“This is art?” I said. “For this you dragged me out of the house?”
Morty Adler shrugged. “What can I tell you? She’s famous. World-class famous.”
We were at an art opening in East Hampton in August. This was like saying there’s snow in the Arctic. Southampton, East Hampton, Water Mill, Wainscott, Montauk — all had professional artists who came for the summer or lived there year round. In addition to well over 60 galleries, they displayed their art in banks, bookstores, real estate agencies, in fact, almost any place that would have them.
On any given weekend in season there were dozens of openings. The crowds showed up for the more famous, of course. The one we were at was crowded, but not with the usual hangers-on. These folks were all well heeled and well dressed, because it was for charity.
The particular “art” I was referring to was an installation set up in the Valerie Venable gallery. It consisted of a living room, bedroom, and kitchen. The colors were uninteresting, the furnishings right out of a 1950 House Beautiful magazine, complete with a reproduction of a Norman Rockwell Saturday Evening Post cover.

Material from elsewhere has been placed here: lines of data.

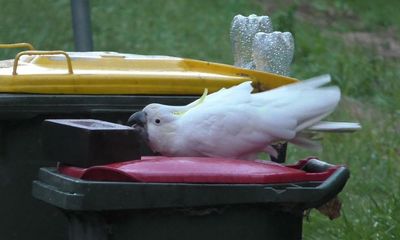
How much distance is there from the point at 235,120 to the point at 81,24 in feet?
8.51

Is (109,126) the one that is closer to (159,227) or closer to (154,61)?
(159,227)

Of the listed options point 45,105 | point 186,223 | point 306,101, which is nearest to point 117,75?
point 45,105

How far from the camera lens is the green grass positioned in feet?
19.6

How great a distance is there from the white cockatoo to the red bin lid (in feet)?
0.53

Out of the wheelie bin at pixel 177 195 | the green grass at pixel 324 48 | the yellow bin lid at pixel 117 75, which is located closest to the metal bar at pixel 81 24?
the green grass at pixel 324 48

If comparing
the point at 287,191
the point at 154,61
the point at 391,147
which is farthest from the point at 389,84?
the point at 287,191

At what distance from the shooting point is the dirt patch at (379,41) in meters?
12.5

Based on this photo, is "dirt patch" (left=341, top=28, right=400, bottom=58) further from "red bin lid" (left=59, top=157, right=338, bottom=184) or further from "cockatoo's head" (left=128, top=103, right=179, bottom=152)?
"red bin lid" (left=59, top=157, right=338, bottom=184)

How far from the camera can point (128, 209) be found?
9.89 ft

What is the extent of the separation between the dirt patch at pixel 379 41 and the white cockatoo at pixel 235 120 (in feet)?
28.7

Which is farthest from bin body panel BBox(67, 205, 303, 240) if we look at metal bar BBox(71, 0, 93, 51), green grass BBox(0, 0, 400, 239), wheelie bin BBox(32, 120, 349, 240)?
metal bar BBox(71, 0, 93, 51)

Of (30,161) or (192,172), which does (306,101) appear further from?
(30,161)

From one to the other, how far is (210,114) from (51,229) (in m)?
0.69

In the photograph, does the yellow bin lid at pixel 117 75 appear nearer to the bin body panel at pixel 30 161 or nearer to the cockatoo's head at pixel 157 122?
the bin body panel at pixel 30 161
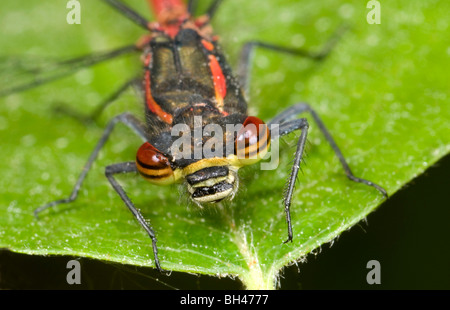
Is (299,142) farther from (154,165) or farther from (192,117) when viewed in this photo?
(154,165)

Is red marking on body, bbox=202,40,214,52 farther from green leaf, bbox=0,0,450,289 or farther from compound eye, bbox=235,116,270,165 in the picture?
compound eye, bbox=235,116,270,165

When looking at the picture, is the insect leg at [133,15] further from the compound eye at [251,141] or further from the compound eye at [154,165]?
the compound eye at [251,141]

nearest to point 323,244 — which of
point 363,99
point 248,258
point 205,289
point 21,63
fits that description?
point 248,258

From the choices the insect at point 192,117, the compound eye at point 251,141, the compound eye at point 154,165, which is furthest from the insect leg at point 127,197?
the compound eye at point 251,141

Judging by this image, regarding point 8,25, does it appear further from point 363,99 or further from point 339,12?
point 363,99

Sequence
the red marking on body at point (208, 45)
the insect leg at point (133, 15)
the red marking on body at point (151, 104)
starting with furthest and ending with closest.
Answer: the insect leg at point (133, 15), the red marking on body at point (208, 45), the red marking on body at point (151, 104)

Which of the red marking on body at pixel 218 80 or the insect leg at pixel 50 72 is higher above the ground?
the insect leg at pixel 50 72

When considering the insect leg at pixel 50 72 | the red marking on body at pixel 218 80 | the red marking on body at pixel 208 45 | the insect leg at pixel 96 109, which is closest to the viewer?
the red marking on body at pixel 218 80
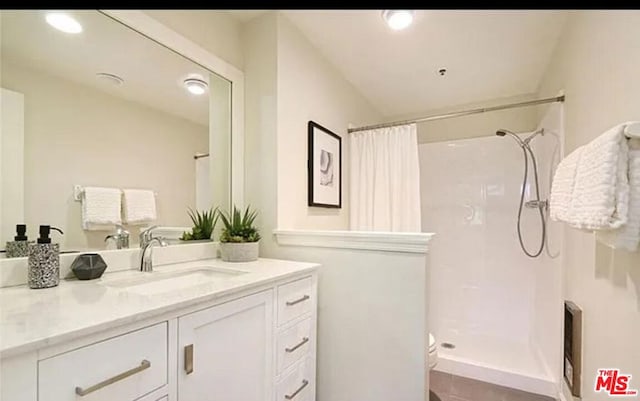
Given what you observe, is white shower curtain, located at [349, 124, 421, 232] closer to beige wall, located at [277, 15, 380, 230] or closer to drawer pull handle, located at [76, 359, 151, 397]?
beige wall, located at [277, 15, 380, 230]

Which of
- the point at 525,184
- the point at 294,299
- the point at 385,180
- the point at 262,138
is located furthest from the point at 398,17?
the point at 525,184

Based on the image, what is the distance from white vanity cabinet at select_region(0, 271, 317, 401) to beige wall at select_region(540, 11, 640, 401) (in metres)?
1.14

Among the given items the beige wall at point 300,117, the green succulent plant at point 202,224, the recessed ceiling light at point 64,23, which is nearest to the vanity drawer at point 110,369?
the recessed ceiling light at point 64,23

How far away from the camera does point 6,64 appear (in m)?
0.97

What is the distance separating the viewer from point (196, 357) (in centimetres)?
91

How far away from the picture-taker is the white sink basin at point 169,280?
44.3 inches

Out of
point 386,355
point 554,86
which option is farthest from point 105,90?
point 554,86

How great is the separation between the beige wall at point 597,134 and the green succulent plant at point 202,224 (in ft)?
5.17

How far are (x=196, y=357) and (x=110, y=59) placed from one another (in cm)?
119

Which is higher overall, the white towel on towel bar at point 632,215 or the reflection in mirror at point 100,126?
the reflection in mirror at point 100,126

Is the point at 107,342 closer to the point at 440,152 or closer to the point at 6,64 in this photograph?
the point at 6,64

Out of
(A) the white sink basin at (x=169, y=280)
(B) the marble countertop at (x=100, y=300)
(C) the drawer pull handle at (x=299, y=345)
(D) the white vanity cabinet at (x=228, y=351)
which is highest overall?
(B) the marble countertop at (x=100, y=300)

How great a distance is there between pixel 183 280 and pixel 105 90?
0.84m

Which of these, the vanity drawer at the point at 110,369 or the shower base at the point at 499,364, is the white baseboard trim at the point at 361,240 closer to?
the vanity drawer at the point at 110,369
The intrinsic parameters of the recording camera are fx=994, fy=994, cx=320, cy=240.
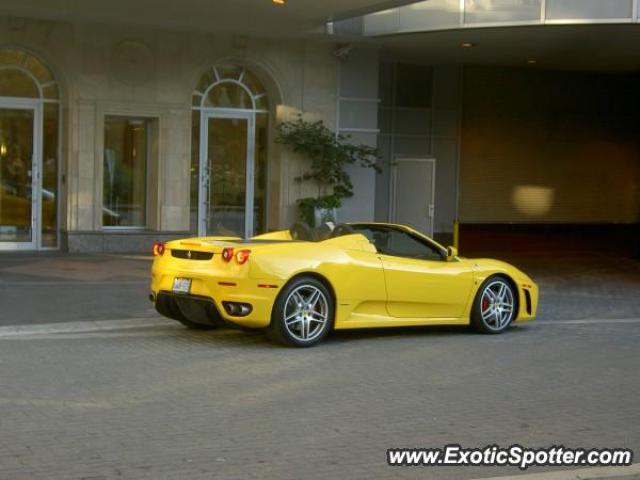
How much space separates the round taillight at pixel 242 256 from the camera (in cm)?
951

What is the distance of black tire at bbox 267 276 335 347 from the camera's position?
961 cm

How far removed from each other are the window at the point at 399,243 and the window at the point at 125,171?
32.4 ft

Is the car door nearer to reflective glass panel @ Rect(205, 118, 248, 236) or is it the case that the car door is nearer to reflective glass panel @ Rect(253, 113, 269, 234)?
reflective glass panel @ Rect(205, 118, 248, 236)

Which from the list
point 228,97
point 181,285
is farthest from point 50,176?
point 181,285

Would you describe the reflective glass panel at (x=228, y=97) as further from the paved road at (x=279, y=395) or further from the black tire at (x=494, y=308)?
the black tire at (x=494, y=308)

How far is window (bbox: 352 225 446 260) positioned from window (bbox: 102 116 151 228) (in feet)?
32.4

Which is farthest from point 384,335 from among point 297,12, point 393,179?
point 393,179

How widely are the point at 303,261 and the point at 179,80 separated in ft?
35.8

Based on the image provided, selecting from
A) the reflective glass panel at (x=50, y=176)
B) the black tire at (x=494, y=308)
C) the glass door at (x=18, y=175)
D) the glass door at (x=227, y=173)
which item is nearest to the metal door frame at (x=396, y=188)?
the glass door at (x=227, y=173)

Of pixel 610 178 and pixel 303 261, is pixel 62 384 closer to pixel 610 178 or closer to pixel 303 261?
pixel 303 261

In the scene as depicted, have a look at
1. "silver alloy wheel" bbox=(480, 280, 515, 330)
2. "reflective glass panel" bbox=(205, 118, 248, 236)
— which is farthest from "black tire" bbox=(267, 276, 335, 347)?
"reflective glass panel" bbox=(205, 118, 248, 236)

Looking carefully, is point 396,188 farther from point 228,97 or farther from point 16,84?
point 16,84

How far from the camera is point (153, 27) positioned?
19391 mm

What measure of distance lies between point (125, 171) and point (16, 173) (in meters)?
2.13
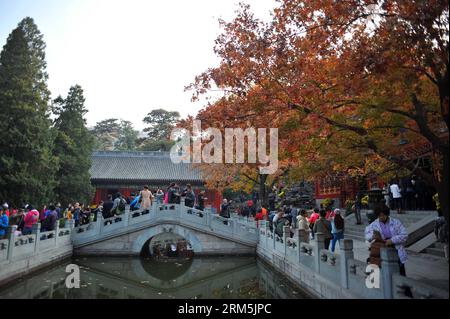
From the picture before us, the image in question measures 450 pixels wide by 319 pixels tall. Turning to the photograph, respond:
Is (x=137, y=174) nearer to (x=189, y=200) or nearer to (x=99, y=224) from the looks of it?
(x=99, y=224)

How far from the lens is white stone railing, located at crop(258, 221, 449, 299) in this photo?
15.6 ft

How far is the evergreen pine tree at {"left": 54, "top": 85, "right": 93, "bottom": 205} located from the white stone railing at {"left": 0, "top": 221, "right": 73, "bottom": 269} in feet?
26.0

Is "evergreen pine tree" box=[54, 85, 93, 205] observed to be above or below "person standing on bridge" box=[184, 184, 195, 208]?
above

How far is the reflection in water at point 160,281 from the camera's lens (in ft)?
30.2

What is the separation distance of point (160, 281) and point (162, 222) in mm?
4364

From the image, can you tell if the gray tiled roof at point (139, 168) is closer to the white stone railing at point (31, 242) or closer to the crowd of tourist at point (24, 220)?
the white stone railing at point (31, 242)

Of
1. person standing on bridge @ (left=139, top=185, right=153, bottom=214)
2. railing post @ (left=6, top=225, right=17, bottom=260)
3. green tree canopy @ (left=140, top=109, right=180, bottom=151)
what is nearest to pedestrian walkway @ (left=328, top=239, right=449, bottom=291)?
person standing on bridge @ (left=139, top=185, right=153, bottom=214)

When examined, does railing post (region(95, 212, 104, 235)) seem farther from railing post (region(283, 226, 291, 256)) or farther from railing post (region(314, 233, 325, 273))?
railing post (region(314, 233, 325, 273))

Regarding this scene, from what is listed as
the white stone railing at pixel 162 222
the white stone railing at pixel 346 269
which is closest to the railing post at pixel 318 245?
the white stone railing at pixel 346 269

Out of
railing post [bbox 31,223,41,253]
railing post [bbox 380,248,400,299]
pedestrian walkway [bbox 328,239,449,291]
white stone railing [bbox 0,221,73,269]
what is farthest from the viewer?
railing post [bbox 31,223,41,253]

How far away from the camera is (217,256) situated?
50.7 ft

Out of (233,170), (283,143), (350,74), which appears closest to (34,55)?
(233,170)
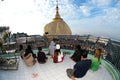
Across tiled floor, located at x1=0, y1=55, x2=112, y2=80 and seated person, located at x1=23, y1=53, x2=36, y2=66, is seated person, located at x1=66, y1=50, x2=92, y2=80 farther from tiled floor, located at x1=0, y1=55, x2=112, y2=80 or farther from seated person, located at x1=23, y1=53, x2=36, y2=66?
seated person, located at x1=23, y1=53, x2=36, y2=66

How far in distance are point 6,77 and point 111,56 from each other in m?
4.41

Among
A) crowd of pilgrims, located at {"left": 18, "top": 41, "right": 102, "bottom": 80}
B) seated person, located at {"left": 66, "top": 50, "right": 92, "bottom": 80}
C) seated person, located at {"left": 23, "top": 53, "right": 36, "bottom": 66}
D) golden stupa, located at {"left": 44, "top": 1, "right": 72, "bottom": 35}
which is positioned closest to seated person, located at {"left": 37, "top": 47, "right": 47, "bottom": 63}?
crowd of pilgrims, located at {"left": 18, "top": 41, "right": 102, "bottom": 80}

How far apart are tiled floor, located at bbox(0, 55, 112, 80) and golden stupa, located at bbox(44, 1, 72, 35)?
59.6 ft

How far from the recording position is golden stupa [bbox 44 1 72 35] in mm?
26031

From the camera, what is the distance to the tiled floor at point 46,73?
6.57 metres

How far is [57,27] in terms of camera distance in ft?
85.4

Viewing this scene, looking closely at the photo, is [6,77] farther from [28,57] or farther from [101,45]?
[101,45]

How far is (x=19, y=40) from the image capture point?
12227mm

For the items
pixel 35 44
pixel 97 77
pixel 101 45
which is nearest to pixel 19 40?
pixel 35 44

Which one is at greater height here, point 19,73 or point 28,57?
point 28,57

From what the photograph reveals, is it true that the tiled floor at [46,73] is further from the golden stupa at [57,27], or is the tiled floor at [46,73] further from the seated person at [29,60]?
the golden stupa at [57,27]

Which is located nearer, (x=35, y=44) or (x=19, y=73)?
(x=19, y=73)

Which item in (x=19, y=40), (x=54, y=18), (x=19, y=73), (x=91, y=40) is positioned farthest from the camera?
(x=54, y=18)

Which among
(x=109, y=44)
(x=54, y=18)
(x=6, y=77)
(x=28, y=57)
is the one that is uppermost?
(x=54, y=18)
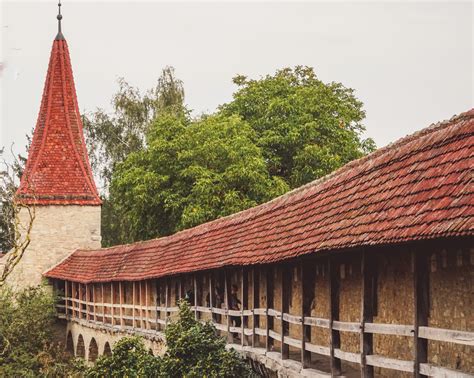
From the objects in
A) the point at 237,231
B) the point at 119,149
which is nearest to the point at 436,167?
the point at 237,231

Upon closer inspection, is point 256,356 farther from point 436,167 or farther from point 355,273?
point 436,167

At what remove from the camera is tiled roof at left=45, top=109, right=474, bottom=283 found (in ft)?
33.9

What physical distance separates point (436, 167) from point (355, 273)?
3.14 metres

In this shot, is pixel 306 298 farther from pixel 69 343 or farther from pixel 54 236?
pixel 54 236

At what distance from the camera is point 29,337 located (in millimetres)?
33938

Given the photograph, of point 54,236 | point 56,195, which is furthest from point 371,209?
point 56,195

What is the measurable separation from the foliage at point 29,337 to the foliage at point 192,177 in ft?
19.3

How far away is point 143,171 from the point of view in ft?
136

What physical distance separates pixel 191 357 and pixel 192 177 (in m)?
21.6

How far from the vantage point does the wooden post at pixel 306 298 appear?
14.4 metres

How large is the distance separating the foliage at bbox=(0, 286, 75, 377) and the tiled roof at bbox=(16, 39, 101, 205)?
14.2ft

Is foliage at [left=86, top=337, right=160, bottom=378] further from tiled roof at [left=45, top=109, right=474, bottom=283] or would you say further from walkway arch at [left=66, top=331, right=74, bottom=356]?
walkway arch at [left=66, top=331, right=74, bottom=356]

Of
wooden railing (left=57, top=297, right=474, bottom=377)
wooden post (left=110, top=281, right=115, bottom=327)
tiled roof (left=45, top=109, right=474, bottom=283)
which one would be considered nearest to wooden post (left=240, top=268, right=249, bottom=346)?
wooden railing (left=57, top=297, right=474, bottom=377)

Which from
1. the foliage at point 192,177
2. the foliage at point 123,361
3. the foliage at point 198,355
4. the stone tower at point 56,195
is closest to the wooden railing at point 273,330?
the foliage at point 198,355
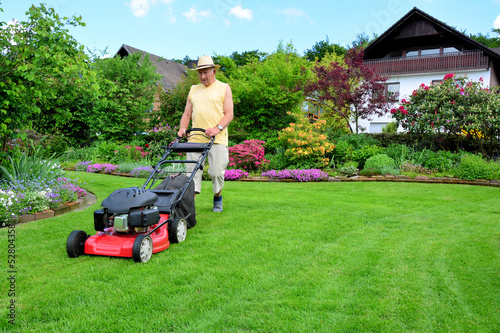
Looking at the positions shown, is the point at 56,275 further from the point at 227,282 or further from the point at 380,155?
the point at 380,155

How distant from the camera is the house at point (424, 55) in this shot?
65.7 feet

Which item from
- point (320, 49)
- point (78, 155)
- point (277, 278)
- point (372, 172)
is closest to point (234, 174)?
point (372, 172)

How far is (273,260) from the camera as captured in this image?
3.29 meters

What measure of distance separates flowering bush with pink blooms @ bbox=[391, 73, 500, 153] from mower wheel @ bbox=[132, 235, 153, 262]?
946cm

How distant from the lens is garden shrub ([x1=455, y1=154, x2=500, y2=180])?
847 centimetres

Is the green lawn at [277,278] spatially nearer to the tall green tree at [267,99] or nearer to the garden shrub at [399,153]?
the garden shrub at [399,153]

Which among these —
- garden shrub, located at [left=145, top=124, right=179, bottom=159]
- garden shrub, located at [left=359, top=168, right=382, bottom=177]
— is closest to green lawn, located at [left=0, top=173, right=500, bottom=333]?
garden shrub, located at [left=359, top=168, right=382, bottom=177]

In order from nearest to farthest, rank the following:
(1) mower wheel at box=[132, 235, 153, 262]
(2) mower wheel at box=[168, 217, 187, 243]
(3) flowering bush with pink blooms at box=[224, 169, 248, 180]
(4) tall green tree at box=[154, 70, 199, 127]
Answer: (1) mower wheel at box=[132, 235, 153, 262] → (2) mower wheel at box=[168, 217, 187, 243] → (3) flowering bush with pink blooms at box=[224, 169, 248, 180] → (4) tall green tree at box=[154, 70, 199, 127]

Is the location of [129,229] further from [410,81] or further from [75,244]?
[410,81]

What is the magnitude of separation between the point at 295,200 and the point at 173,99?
1099 cm

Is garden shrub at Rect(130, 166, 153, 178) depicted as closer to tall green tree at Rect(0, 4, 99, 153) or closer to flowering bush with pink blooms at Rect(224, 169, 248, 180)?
flowering bush with pink blooms at Rect(224, 169, 248, 180)

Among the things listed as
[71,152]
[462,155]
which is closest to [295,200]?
[462,155]

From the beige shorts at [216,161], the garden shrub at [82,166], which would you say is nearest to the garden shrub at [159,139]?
the garden shrub at [82,166]

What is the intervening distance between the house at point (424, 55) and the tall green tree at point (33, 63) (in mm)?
17122
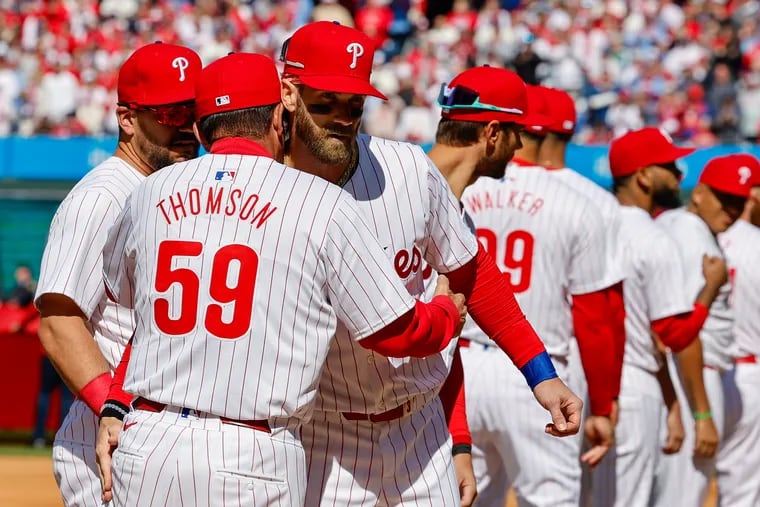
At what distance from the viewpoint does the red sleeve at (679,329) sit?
627cm

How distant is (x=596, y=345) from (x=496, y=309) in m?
1.77

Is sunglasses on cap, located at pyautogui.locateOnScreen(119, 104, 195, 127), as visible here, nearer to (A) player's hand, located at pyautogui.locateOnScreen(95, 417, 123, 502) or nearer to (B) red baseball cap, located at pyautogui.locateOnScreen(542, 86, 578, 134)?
(A) player's hand, located at pyautogui.locateOnScreen(95, 417, 123, 502)

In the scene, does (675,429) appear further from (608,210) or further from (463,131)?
(463,131)

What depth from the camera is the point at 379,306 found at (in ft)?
10.5

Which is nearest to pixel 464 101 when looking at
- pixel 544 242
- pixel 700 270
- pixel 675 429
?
pixel 544 242

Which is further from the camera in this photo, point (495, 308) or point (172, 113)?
point (172, 113)

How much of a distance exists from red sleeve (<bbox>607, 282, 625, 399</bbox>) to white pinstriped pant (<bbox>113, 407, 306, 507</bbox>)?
8.60 feet

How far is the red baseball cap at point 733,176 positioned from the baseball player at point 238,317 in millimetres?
4103

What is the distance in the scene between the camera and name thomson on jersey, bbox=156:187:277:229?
3.12 metres

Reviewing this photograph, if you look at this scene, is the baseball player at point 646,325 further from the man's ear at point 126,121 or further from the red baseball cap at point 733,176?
the man's ear at point 126,121

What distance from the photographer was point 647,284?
6391mm

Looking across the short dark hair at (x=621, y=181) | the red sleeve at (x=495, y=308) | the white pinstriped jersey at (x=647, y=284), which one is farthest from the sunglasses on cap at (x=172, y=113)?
the short dark hair at (x=621, y=181)

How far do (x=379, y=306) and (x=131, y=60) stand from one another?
1.44 meters

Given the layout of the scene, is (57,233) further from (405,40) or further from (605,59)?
(405,40)
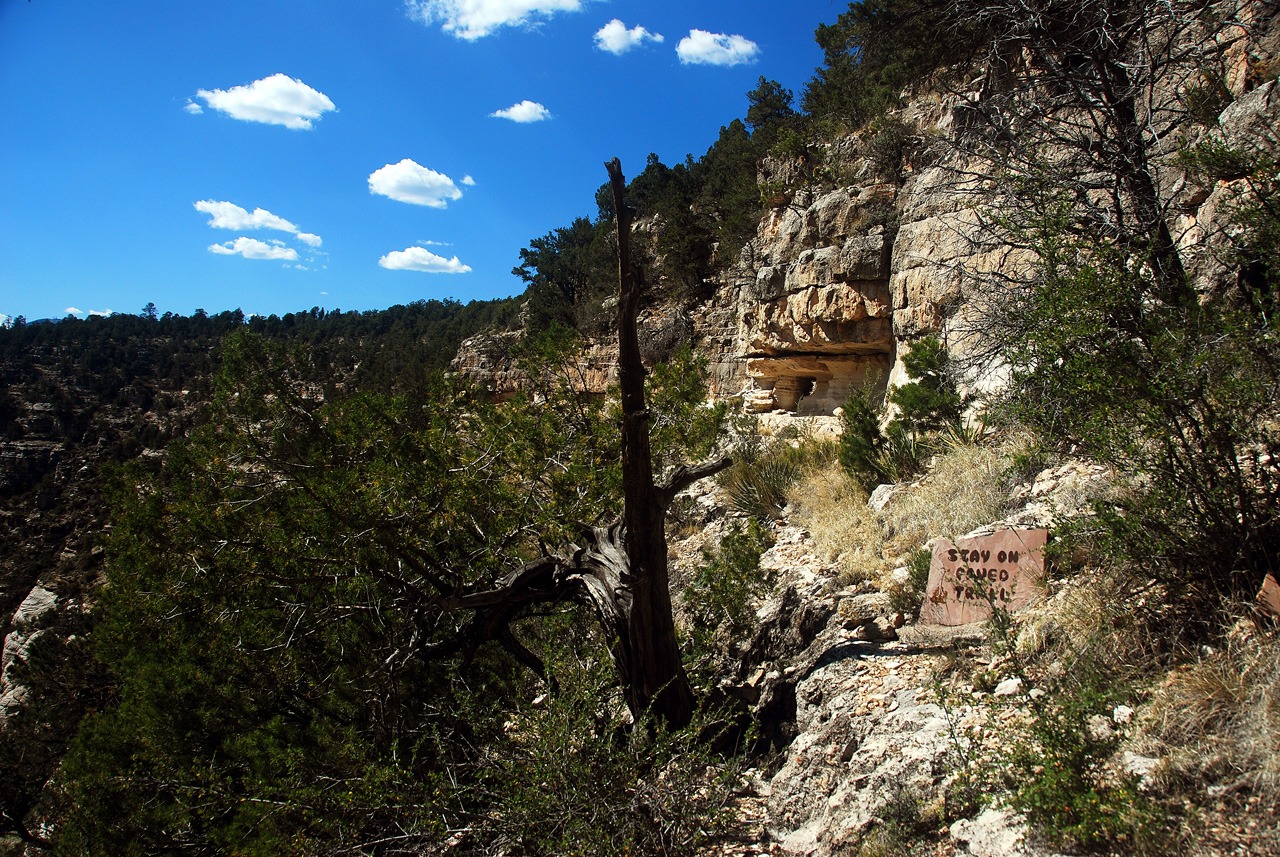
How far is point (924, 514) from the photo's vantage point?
6.16 meters

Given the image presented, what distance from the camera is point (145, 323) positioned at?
76125mm

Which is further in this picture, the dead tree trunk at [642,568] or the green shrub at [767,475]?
the green shrub at [767,475]

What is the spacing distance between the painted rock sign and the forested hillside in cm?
14

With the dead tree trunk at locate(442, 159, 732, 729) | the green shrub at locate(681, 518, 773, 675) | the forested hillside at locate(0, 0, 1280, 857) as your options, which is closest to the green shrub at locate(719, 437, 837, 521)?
the forested hillside at locate(0, 0, 1280, 857)

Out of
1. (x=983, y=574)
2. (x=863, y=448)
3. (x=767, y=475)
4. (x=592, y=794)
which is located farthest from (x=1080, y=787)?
(x=767, y=475)

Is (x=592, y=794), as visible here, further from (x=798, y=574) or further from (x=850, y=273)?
(x=850, y=273)

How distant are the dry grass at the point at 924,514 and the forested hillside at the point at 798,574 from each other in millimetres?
47

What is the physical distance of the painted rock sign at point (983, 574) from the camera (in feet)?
13.1

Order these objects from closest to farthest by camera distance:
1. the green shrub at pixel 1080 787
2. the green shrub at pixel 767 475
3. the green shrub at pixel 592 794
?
the green shrub at pixel 1080 787, the green shrub at pixel 592 794, the green shrub at pixel 767 475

What made this a work of art, I didn’t know, but maybe that was the point. A brochure claimed that the artist, Sarajane Relda, had created dozens of these apartments. and furthermore, they could be found in museums and private collections all over the world. The brochure also explained that visitors were invited to use the apartment as if it were their own. You could cook something for yourself or your friends in the kitchen. You could party in the living room, or even take a nap in the bedroom.
The whole thing struck me as pure bullshit, but Morty had asked me to come as a favor and since he was my best friend I couldn’t say no. But I couldn’t help remembering that the last time he’d asked me to do him a favor I got mixed up with the Russian Mafia, the K.G.B., the F.B.I., and the N.Y.P.D. Not only mixed up but locked in a Lubyanka prison and almost killed. I could do without that happening again.
What I really wanted was to be alone. I was not in good shape, mentally or physically. The past year had been a rough one. The murder of a friend. A beating that put me in the hospital. These I’d dealt with. In the long run your brain accepts, your body accommodates. But the one thing I had not been able to accept was the sudden, unexpected death of Rosalind, my loving wife, just about one year ago. I was still a long way from dealing with its consequences.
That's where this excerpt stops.